Part 1 of the homework uses Tableau to connect to online data which feeds multiple visualizations including a table and bar charts. Part 2 of the homework uses D3 and includes graphs with different scales, network graphs, and a map.
Below are some terms you will often see in the questions:
• Rating – a value from 0 to 10 given to each game. BoardGameGeek calculates a game’s overall rating in different ways including Average and Bayes, so make sure you are using the correct rating called for in a question. A higher rating is better than a lower rating.
In Q1, you will design a table, a grouped bar chart, and a stacked bar chart with filters. The data for this question is hosted online and will help you practice connecting Tableau to online data sources.
Questions 2-5 highlight different features of D3. The provided skeletons scaffold coding in D3 with the most complete template code being provided for Q2. Q4 and Q5 provide scaled back templates. Q3 does not provide template code, and is an excellent opportunity to separate html, css, and js files because a separate js file can be used for each of the visualizations.
Q2: a network graph shows relationships between games. You will add interactive features like pinning nodes to give the viewer some control over the visualization.
Q3: you will explore temporal patterns in the BoardGameGeek data, using line charts to compare how the number of ratings grew from month to month for 8 games. You will also integrate additional data about board game rankings onto these line charts and explore the effect of axis scale choice on what information is emphasized in the graph.

Dataset excerpts
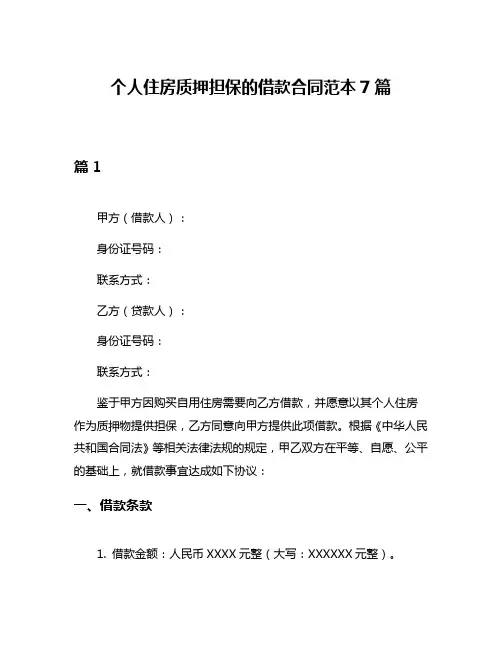 个人住房质押担保的借款合同范本 7 篇

篇 1

甲方（借款人）：

身份证号码：

联系方式：

乙方（贷款人）：

身份证号码：

联系方式：

鉴于甲方因购买自用住房需要向乙方借款，并愿意以其个人住房作为质押物提供担保，乙方同意向甲方提供此项借款。根据《中华人民共和国合同法》等相关法律法规的规定，甲乙双方在平等、自愿、公平的基础上，就借款事宜达成如下协议：

一、借款条款

1. 借款金额：人民币 XXXX 元整（大写：XXXXXX 元整）。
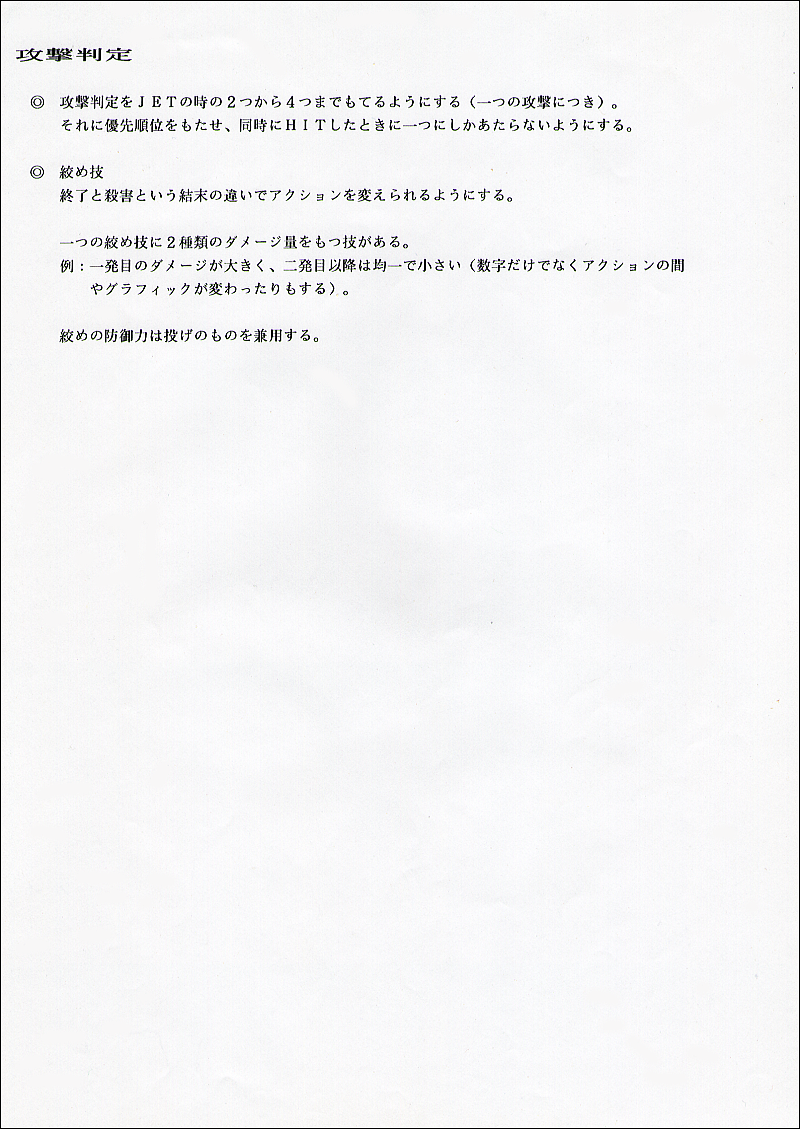 攻撃判定

◎　攻撃判定をＪＥＴの時の２つから４つまでもてるようにする（一つの攻撃につき）。
それに優先順位をもたせ、同時にＨＩＴしたときに一つにしかあたらないようにする。

◎　絞め技
終了と殺害という結末の違いでアクションを変えられるようにする。

一つの絞め技に２種類のダメージ量をもつ技がある。
例：一発目のダメージが大きく、二発目以降は均一で小さい（数字だけでなくアクションの間やグラフィックが変わったりもする）。

絞めの防御力は投げのものを兼用する。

**EXERCISE AIM:**
Rewrite the homework overview from "Below are some" to "of the visualizations.", changing "template code" to "starter code".

**RESULT:**
Below are some terms you will often see in the questions:
• Rating – a value from 0 to 10 given to each game. BoardGameGeek calculates a game’s overall rating in different ways including Average and Bayes, so make sure you are using the correct rating called for in a question. A higher rating is better than a lower rating.
In Q1, you will design a table, a grouped bar chart, and a stacked bar chart with filters. The data for this question is hosted online and will help you practice connecting Tableau to online data sources.
Questions 2-5 highlight different features of D3. The provided skeletons scaffold coding in D3 with the most complete starter code being provided for Q2. Q4 and Q5 provide scaled back templates. Q3 does not provide starter code, and is an excellent opportunity to separate html, css, and js files because a separate js file can be used for each of the visualizations.